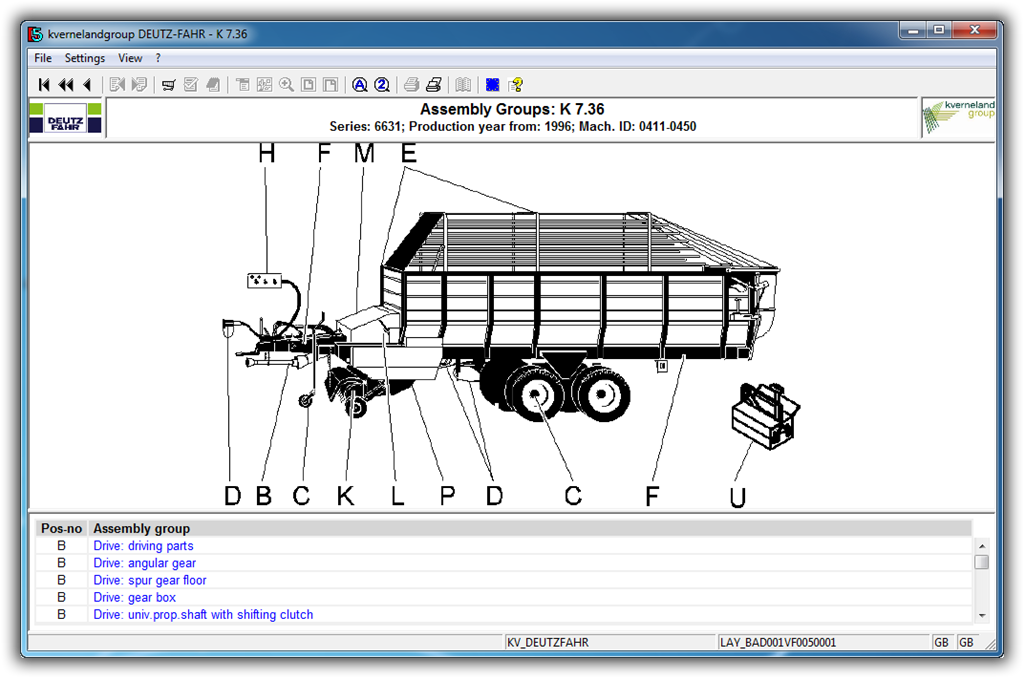 kvernelandgroup DEUTZ-FAHR - K 7.36

File Settings View ?

DEUTZ FAHR

Assembly Groups: K 7.36
Series: 6631; Production year from: 1996; Mach. ID: 0411-0450

kverneland group

H F M E

D B C K L P D C F U

| Pos-no | Assembly group |
|---|---|
| B | Drive: driving parts |
| B | Drive: angular gear |
| B | Drive: spur gear floor |
| B | Drive: gear box |
| B | Drive: univ.prop.shaft with shifting clutch |

KV_DEUTZFAHR LAY_BAD001VF0050001 GB GB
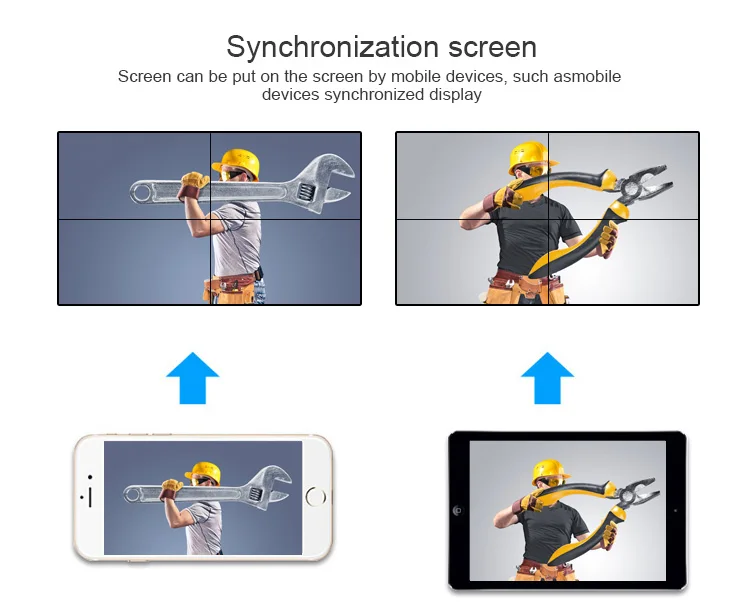 Synchronization screen

Screen can be put on the screen by mobile devices, such asmobile devices synchronized display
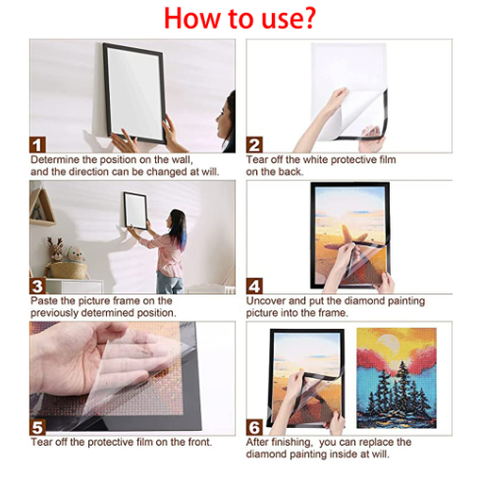 How to use?

1
Determine the position on the wall, and the direction can be changed at will.

2
Tear off the white protective film on the back.

3
Paste the picture frame on the previously determined position.

4
Uncover and put the diamond painting picture into the frame.

5
Tear off the protective film on the front.

6
After finishing, you can replace the diamond painting inside at will.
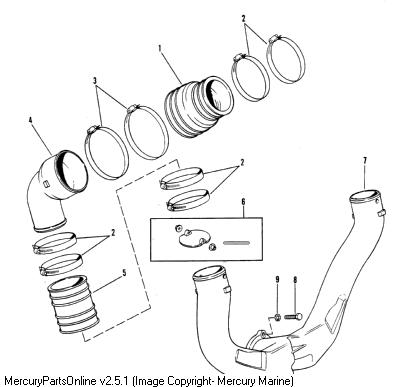 2
1
3
4
2
7
6
2
5
9
8
MercuryPartsOnline v2.5.1 (Image Copyright- Mercury Marine)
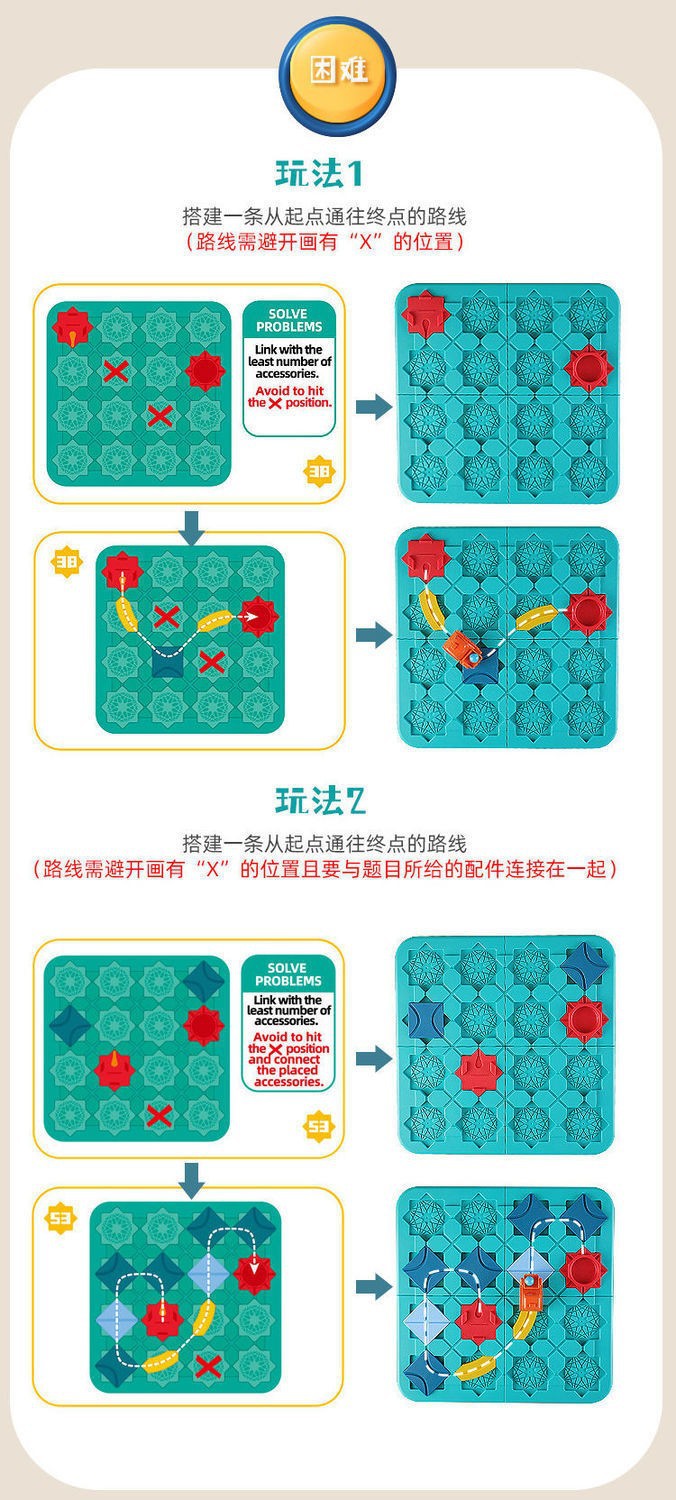 困难

玩法1

搭建一条从起点通往终点的路线
（路线需避开画有“X”的位置）

SOLVE PROBLEMS

Link with the least number of accessories.

Avoid to hit the ✕ position.

38

38

玩法2

搭建一条从起点通往终点的路线
（路线需避开画有“X”的位置且要与题目所给的配件连接在一起）

SOLVE PROBLEMS

Link with the least number of accessories.

Avoid to hit the ✕ position and connect the placed accessories.

53

53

_ _ _

▶ **EXERCISE INSTRUCTIONS**:
Nothing outside the stretch above, from the line with "File Settings View ?" through the line with "Synchronization screen", is set down. Transcribe that stretch exactly, ends included, but not its pictures.

▶ **OUTPUT BELOW**:
File Settings View ?

DEUTZ FAHR

Assembly Groups: K 7.36
Series: 6631; Production year from: 1996; Mach. ID: 0411-0450

kverneland group

H F M E

D B C K L P D C F U

| Pos-no | Assembly group |
|---|---|
| B | Drive: driving parts |
| B | Drive: angular gear |
| B | Drive: spur gear floor |
| B | Drive: gear box |
| B | Drive: univ.prop.shaft with shifting clutch |

KV_DEUTZFAHR LAY_BAD001VF0050001 GB GB
 Synchronization screen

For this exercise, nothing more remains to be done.